Perfection Comes from Failures

Edom was enjoying the height of pride, until one day he mused: "Who has the power to bring me down to the ground?"

Success has the tendency to deceive. It's better to face failures upon failures if it makes you meek and wise. Perfection comes from failures. As you fail and learn you become perfect in Christ. Perfection is not how the world views it, as Edom had once viewed it. Perfection is not an achievement (you can never make it happen); it's an endowment of grace that ever-increases in glory. That's genuine perfection. 

Remember, grace is NEVER a license to excuse sin--or even a vehicle to sin less. Grace is power to kick out sin and wickedness from our lives daily [Titus 2.11-12]. The wicked uses grace for a license to sin [Jude verse 4].

Success can easily blur our eyes and make us short-sighted about our life walk. We see only the success at hand, not the subtle attacks of the enemy in the vainglory of success. We are most vulnerable when we celebrate our triumphs, like how Edom was amazed at his seeming infallibility, like how Nebuchadnezzar astounded himself with his Babylon glory, like how Herod marveled at his supposed deity, and like how Peter safeguarded the "success" of the Lord by going against Jesus' death on the cross.

Success can make us covetously cling to it with idolatrous worship. Thus, God would rather have us poor in spirit with our "failures." He is close to the broken-hearted. It is better to be in the house of mourning than in a festive one [Ecc.7]. Victory is good, but what victory God wants is not a victory the world celebrates. When Jesus triumphed on the cross, only heaven was delighted. The world, even now, just gives it a lip-service notice on Holy Week, and even calls it degradingly with a pagan term--"Easter."

Soaring high like eagles because of self-effort success, and keeping them secure in your "nest among the stars" [Obad.1.4] is reason enough for God to "bring you down." A lot of people unknowingly do this in their celebration of ministry successes and achievements. I've seen how they over congratulate themselves and how they tend to build monuments and put crowns on their own heads.

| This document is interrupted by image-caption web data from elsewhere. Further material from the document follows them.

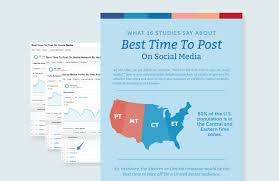 what time should i get to target on black friday best times to post on social media according to 20 studies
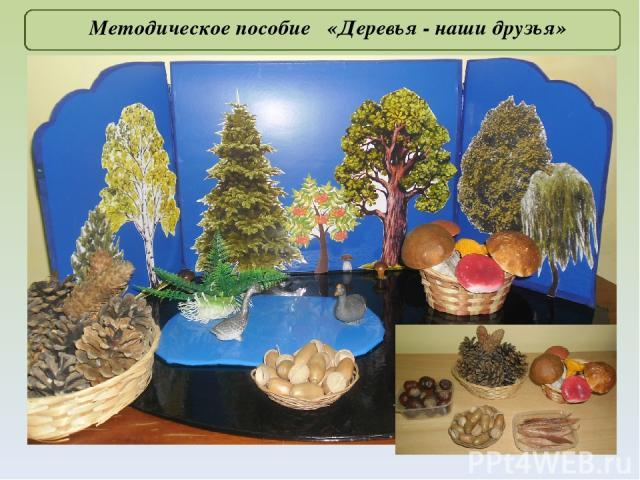 Методическое пособие «Деревья - наши друзья»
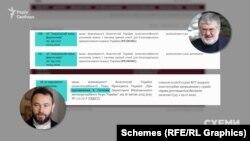 20 травня 2020 року до КСУ прийшли три подання: дві конституційні скарги від Запорізького заводу феросплавів, пов'язаного з олігархом Коломойським, і подання щодо президентського указу про призначення Артема Ситника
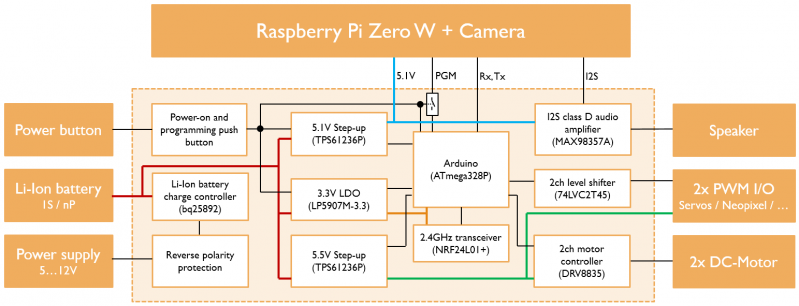 Datei:Block diagram FPV Auto Shield.png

The real danger is that, today, God does things more in the spirit than he does things in the natural. In Obadia's day, the warning was a disaster in the natural. Today, it's a spiritual disaster, something you'd never notice is already taking place right under your nose if you're insensitive in the spirit. And many today do not have spiritual discernment, and even mock this spiritual gift.